Der Verantwortliche richtete eine unmissverständliche Botschaft: Die Anstrengungen müssen verstärkt, die Koordination zwischen den Beteiligten verbessert und die vertraglich vereinbarten Fristen eingehalten werden. Vor Ort inspizierte die Delegation die Einrichtung der Baustellenbasis sowie den Zustand der logistischen Ausrüstung, die für den tatsächlichen Beginn der Bauarbeiten erforderlich ist. Außerdem bewertete sie die operative Vorbereitung der Baustelle in Anwesenheit der Führungskräfte der Projektrealisierungseinheit, der Vertreter des mit den Arbeiten beauftragten chinesischen Unternehmens sowie des Zusammenschlusses der Ingenieurbüros, der für die Überwachung und Kontrolle verantwortlich ist, heißt es in einer Mitteilung der Generaldirektion für Staudämme und große Wasserbauprojekte.

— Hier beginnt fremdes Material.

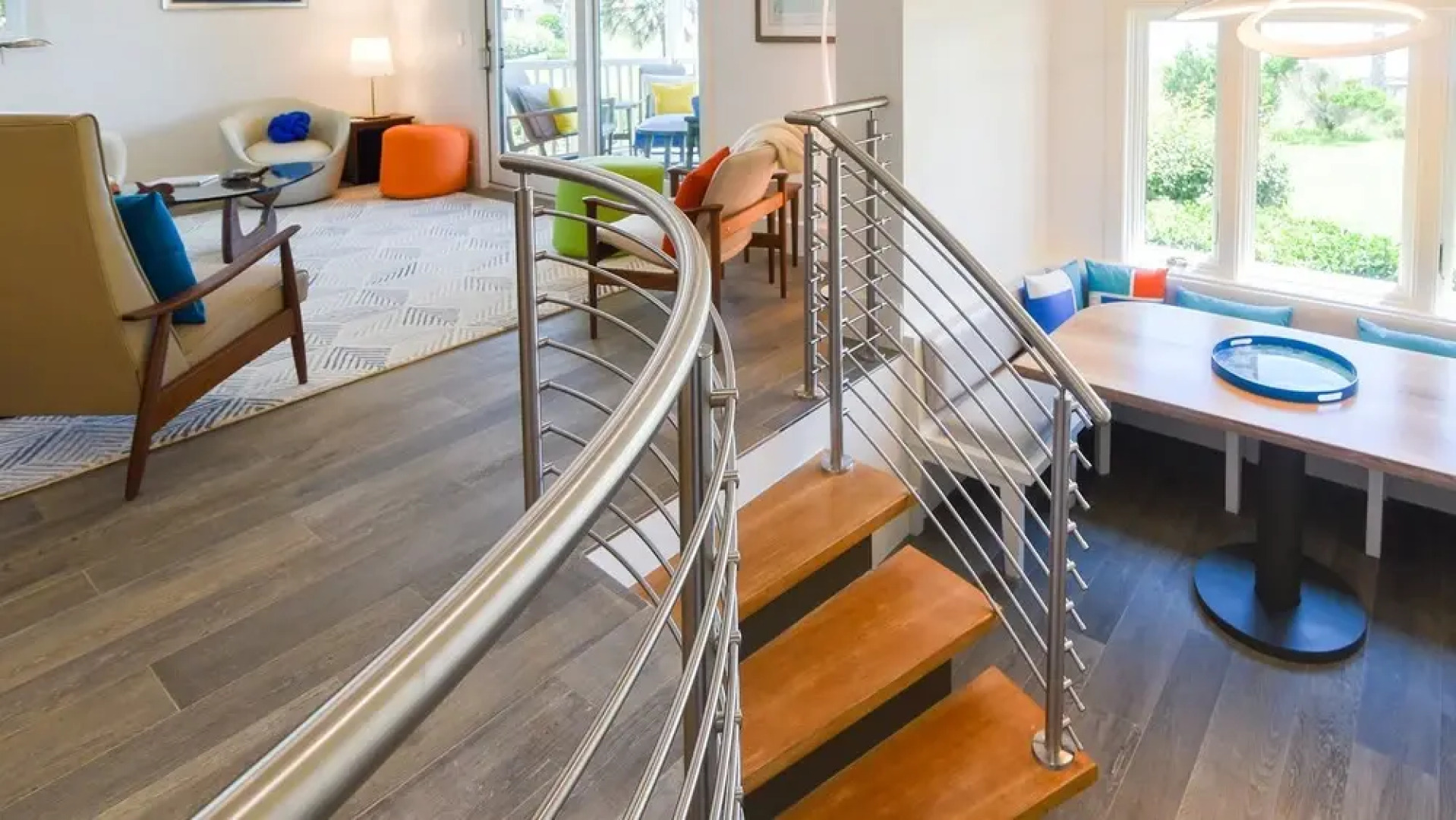 Pioneer Place 3BR by Peace Vacations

Anschließend fand eine Arbeitssitzung vor Ort statt, die der Prüfung des Baufortschritts, der technischen und organisatorischen Aspekte sowie der Identifizierung möglicher Hindernisse gewidmet war. Es wurden praktische Maßnahmen beschlossen, um diese Hindernisse zu beseitigen und die Kontinuität der Arbeiten sicherzustellen.

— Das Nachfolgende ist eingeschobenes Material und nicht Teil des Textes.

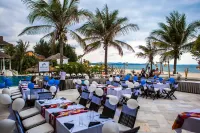 Allezboo Beach Resort & Spa - breakfast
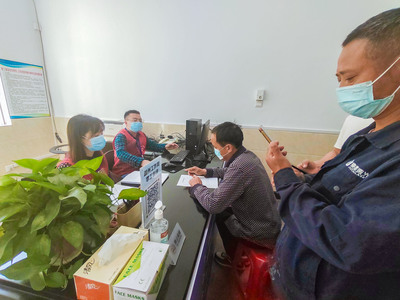 求職越來(lái)越方便,&ldquo;零工市場(chǎng)&rdquo;官方平臺(tái)上線!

Die Bedeutung des Projekts geht weit über die Baustelle hinaus. Sobald der Raghai-Staudamm in Betrieb ist, wird er die Bevölkerung der Region mit Trinkwasser versorgen, landwirtschaftliche Flächen bewässern und das Grundwasser wieder auffüllen – drei unmittelbare Hebel für die wirtschaftliche und soziale Entwicklung eines Gouvernorats, das seit Langem auf eine solche strategische Infrastruktur wartet.
Info
Der Staudamm Raghai (Barrage Raghai oder El Raghaï) ist ein strategisches Großprojekt zur Wasserinfrastruktur in Tunesien, das sich im Nordwesten des Landes in der Delegation Ghardimaou innerhalb des Gouvernorates Jendouba befindet. Nach längeren Verzögerungen durch Enteignungsverfahren starteten die Bauarbeiten offiziell Anfang 2026. Es handelt sich um ein ambitioniertes Infrastrukturprojekt, das vom tunesischen Landwirtschaftsministerium in Zusammenarbeit mit einem chinesischen Bauunternehmen (Sinohydro) realisiert wird.
Das Gesamtbudget beläuft sich auf rund 250 Millionen tunesische Dinar (ca. 75 Millionen Euro). Finanziert wird das Projekt unter anderem durch einen Kredit der deutschen Entwicklungsbank KfW (Kreditanstalt für Wiederaufbau). Der Stausee wird eine Fläche von etwa 250 Hektar einnehmen und soll rund 30 Millionen Kubikmeter Süßwasser mobilisieren. Die geplante Bauzeit für das Hauptbauwerk und die dazugehörigen Anlagen (wie Umleitungstunnel und Überläufe) beträgt laut Projektplan 5,5 Jahre.
Die Errichtung des Dammes am Oued Raghai verfolgt im Wesentlichen vier Kernziele für die Region:
- Sicherung der Trinkwasserversorgung für rund 100.000 Einwohner in den umliegenden Städten und Ortschaften wie Ghardimaou, Jendouba, Oued Mliz und Boussalem.
- Der Oued Raghai neigt bei heftigen Regenfällen zu extremen Sturzfluten. Der Damm soll diese Wassermassen regulieren, um Überschwemmungen und die regelmäßige Sperrung wichtiger Verkehrsstraßen zu verhindern.
- Unterstützung der lokalen Landwirtschaft durch die gezielte Bewässerung von Agrarflächen in der fruchtbaren Region Jendouba.
- Nachhaltige Speisung und Stabilisierung des regionalen Grundwasserspiegels.
Das Projekt gilt als elementarer Baustein für die sozioökonomische Entwicklung und die langfristige hydrologische Sicherheit im Nordwesten Tunesiens.